Irrigation is used to guarantee fruit production, as trees will not
flower in extended periods of drought.
Trees are spaced 15–20
feet apart in commercial orchards. Generally, 20-foot spacing is used
in large orchards to facilitate weeding and field maintenance. Wide
spacing and planting in full sun allows enough light to reach the fruit
to ensure coloration.
The red flesh covering the seeds is the edible portion
Horticulture
Pomegranate
requires an active pruning regime for the first 3 years in the field.
After planting, the low side shoots should be cut off to leave one or
more trunks. The tree is a vigorous grower, with many root shoots and
suckers that should be removed, as they generally do not bear fruit,
and they grow rapidly at the expense of fruiting wood. Fruit forms only
at the tips of new growth. Branches should be shortened to encourage
new shoots, and the tree should be kept low to facilitate harvesting.

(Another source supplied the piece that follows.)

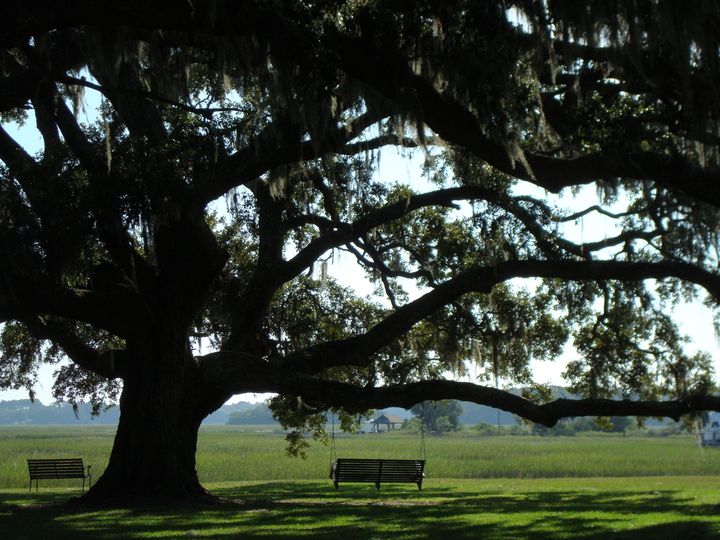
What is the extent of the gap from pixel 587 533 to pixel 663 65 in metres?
5.45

Fertilizer is generally applied in fall or winter, with 1⁄2 pound
of nitrogen followed by 1⁄4 pound of 6-66 organic fertilizer in
spring for young trees. The trees reach full production in 5–6
years. Some producing trees in the Middle East are reported to be 200
years old.
Pests and
diseases
Pomegranate can suffer foliar damage from whitefly (Aleurodicus sp.),
thrips (Selenothrips
sp.), mealybugs (Pseudococcus
sp.), and scale (Ceroplastes
sp.).
Wet fruit rot (Phomopsis
sp.) can occur at the base of the fruit. Removing and disposing of
affected fruit is advisable to prevent spread of the fungus. Fruit rot
from Botrytis cinerea can occur after harvest from improper storage.
The
hard shell of the fruit prevents damage from a number of insects, but
the base of the fruit, the calyx, and the stamen cluster can be home to
ants, roaches, and other pests. Some growers will cut the stamen
cluster off half-way through the growing cycle to prevent infestation.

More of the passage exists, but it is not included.